Spotify's Pathetic Freemium Statistics Justifies the Move to Kill Off such Music Streaming Services
Last week we posted a report titled "With Apple on the Verge of Blasting into the Streaming Music business, Spotify scrambles to introduce a new Video Service." In that report we referenced a secondary report that pointed to the Music Industry frowning on Freemium Streaming Services and possibly rethinking the value of freemium streaming services going forward. Today we got to see the failure of the freemium music service business model in living color in segments of a Spotify management report that accompanied their latest financials written by directors Martin Lorentzon and Pär-Jorgen Pärson.
Lorentzon and Pärson had a note for the music labels and rivals like Apple that have been putting Spotify under pressure to abandon its unlimited, on-demand free tier, which three quarters of its 60 million users are on.
They noted that "Subscription-only models have not yet proven scale and free user models, whilst scaling, have not proven a path to profitability. Spotify has the combined power of both." The Guardian report added that Spotify has "yet to prove it has found the latter path."
The specific part of the report that has to be acknowledged within a sea of self-puffery is that Spotify's "financial results reveal that the 25% of Spotify users who pay for the service account for 91% of its income"reports the Guardian. That translates to the Freemium side of their market accounting for 75% of their business that's only paying 9% revenue from advertising.
No wonder the music industry wants to phase out freemium services. It's basically stealing music for a song and dance and making Spotify appear like a meaningful music streaming business by quoting 60 million customers. Reality is that 45 million Spotify users are basically music freeloaders, not "customers" worth being credited for in marketing campaigns.
In the end, Spotify's bottom line financials clearly justify the music industry's desire to phase out freemium streaming music services. When the industry was in trouble years ago with music being stolen en masse, Apple's late CEO Steve Jobs presented the music industry with their iTunes solution as a means of getting youth to legitimately pay for music again. That was a real plan compared to trying to defend the freemium model that serves no one but Spotify's self interests.

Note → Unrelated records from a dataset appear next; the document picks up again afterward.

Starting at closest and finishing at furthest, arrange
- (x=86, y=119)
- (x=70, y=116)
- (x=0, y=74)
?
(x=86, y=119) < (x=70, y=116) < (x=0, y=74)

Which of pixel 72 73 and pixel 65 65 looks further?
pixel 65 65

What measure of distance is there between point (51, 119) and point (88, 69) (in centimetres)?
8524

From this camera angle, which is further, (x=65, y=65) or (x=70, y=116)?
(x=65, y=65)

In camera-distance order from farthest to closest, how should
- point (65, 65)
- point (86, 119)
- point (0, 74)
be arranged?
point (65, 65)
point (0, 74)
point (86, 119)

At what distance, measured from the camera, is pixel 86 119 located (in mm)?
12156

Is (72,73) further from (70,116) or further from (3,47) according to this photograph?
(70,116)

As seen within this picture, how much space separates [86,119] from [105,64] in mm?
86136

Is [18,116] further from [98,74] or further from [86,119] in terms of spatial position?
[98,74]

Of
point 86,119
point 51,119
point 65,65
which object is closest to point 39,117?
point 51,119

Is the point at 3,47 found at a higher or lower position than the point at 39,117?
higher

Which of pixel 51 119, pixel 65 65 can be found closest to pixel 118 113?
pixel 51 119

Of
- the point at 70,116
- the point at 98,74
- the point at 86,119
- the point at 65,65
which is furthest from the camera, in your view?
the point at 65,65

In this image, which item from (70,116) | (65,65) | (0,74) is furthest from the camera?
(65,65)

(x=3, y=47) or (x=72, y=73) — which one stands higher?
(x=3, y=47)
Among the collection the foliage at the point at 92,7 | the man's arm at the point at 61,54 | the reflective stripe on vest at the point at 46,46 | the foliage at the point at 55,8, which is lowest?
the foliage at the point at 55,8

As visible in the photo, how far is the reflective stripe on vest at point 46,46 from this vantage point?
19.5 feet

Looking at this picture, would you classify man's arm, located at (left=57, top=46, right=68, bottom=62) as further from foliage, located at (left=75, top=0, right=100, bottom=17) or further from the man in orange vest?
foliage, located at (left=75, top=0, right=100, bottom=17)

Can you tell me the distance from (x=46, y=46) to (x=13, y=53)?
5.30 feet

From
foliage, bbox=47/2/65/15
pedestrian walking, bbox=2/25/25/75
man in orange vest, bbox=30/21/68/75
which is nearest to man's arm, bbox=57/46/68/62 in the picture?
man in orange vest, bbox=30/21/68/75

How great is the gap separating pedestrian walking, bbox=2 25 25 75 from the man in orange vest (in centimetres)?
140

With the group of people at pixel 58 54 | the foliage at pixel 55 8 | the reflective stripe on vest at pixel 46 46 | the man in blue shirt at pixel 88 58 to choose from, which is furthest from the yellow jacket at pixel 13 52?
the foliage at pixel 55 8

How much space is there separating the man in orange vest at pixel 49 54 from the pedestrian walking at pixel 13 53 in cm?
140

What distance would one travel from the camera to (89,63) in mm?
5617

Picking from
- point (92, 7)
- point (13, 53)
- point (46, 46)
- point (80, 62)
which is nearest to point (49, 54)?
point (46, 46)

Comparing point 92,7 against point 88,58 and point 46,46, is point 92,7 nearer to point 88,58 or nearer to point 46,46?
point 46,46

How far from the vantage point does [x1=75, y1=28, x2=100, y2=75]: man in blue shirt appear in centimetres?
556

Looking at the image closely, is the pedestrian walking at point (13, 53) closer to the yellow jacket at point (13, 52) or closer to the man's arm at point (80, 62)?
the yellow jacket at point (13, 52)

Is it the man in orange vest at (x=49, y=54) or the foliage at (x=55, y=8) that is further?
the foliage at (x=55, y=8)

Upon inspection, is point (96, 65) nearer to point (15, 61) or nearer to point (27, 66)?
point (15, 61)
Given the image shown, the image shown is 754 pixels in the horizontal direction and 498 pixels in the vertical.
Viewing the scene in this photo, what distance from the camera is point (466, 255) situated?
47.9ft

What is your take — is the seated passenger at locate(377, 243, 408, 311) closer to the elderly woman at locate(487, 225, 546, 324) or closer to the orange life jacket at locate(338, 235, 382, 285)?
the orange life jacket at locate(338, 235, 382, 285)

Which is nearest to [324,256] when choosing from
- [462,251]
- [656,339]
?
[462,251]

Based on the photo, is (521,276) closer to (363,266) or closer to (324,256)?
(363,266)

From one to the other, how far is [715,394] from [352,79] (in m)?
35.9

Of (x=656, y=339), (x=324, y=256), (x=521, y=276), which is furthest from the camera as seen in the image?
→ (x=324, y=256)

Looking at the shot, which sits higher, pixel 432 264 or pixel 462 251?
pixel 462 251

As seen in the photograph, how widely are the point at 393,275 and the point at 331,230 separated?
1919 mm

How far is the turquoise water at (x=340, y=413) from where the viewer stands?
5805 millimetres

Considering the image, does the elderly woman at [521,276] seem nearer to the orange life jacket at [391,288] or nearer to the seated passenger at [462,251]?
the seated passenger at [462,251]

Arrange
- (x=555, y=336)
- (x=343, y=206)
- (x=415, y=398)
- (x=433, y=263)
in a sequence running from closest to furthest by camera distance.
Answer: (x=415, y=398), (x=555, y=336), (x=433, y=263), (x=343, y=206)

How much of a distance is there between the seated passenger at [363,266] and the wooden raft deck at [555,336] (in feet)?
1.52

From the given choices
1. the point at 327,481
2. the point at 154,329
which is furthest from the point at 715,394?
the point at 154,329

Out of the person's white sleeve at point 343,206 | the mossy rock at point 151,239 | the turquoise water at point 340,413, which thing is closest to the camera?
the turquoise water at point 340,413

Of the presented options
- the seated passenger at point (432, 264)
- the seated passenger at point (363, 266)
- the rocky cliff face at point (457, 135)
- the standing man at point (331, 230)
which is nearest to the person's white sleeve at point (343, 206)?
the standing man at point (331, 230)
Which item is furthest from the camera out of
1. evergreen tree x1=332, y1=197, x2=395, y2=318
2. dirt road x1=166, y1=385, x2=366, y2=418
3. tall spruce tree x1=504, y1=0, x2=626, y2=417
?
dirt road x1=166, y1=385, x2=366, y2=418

Today, by the very statistics from Spotify, we're able to see that freemium music streaming is a backward move back to basically ripping off music artists all over again – and it has to stop. Instead of Apple being investigated by European regulators, perhaps they should be investigating Spotify for being a part of destroying the music industry for their own gains. Though in context, keep in mind that it's the freemium model that has got to go, not the paid subscription side of the equation. That's a story for another day.